Total Miles: 2377.4
From a distance, the mountains are beginning to show the early signs of autumn. Mixed amid the pervasive evergreens, the leaves of the huckleberry bushes are now mostly bright red with the occasional tinge of yellow, giving the forest a prototypical pop of fall color. Not only that, but each time we think we've seen the last of the berries, we're proven wrong yet again. The huckleberry bushes are flush with ripe fruit, with many berries growing to the size of a large marble.
Many of the huckleberry patches that distracted us with berry picking were the result of another common Pacific Northwest phenomenon: clear cutting. Like a patchwork quilt stretching for miles across seemingly randomly selected portions of sometimes impossibly steep slopes, clear cuts are one of my first memories of Washington when I moved to Seattle for graduate school in 2004. Though presumably serving a practical and necessary purpose, I remember being struck by their size, frequency, and the random pattern of their perimeters. Here, in a landscape thick with giant trees, large swaths of them had been laid low. It seemed oddly arbitrary and utterly devastating to these unfortunate tracts.

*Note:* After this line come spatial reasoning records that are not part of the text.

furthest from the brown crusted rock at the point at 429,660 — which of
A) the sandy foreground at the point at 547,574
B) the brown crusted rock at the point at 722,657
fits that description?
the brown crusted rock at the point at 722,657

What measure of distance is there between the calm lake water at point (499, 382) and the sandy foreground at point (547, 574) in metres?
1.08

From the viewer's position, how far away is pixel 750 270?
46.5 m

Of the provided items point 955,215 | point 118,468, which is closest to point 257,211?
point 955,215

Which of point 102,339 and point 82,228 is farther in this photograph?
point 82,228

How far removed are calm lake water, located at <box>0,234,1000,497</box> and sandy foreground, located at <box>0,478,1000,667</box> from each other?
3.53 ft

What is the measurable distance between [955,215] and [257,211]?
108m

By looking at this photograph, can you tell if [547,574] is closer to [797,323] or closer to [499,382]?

It was this initial impression I've thought back to several times in the past week as the trail has routinely crossed through clear cut after clear cut in the large portions of land that are not protected within a wilderness area in this part of the state. And where there are clear cuts, there are roads. Lots and lots of roads. In his fantastic and entertaining book about the Appalachian Trail, A Walk in the Woods, Bill Bryson discusses at length the history of the US Forest Service, focusing on its particular talent for one thing over all else: road building.
Though perhaps not quite the country roads that John Denver was singing about, by the time we crossed our 21st road for the day, it was hard to avoid thinking back on the US Forest Service's legacy of building roads. Ranging from level gravel to rutted jeep track to long since overgrown, it's easy to get a sense not only for how extensive the network of forest roads in this country is but for how long the practice of building roads simply to access stands of timber stretches back into our nation's history. For better or worse, that history was on full display today--yet another thought-provoking part of the PCT experience.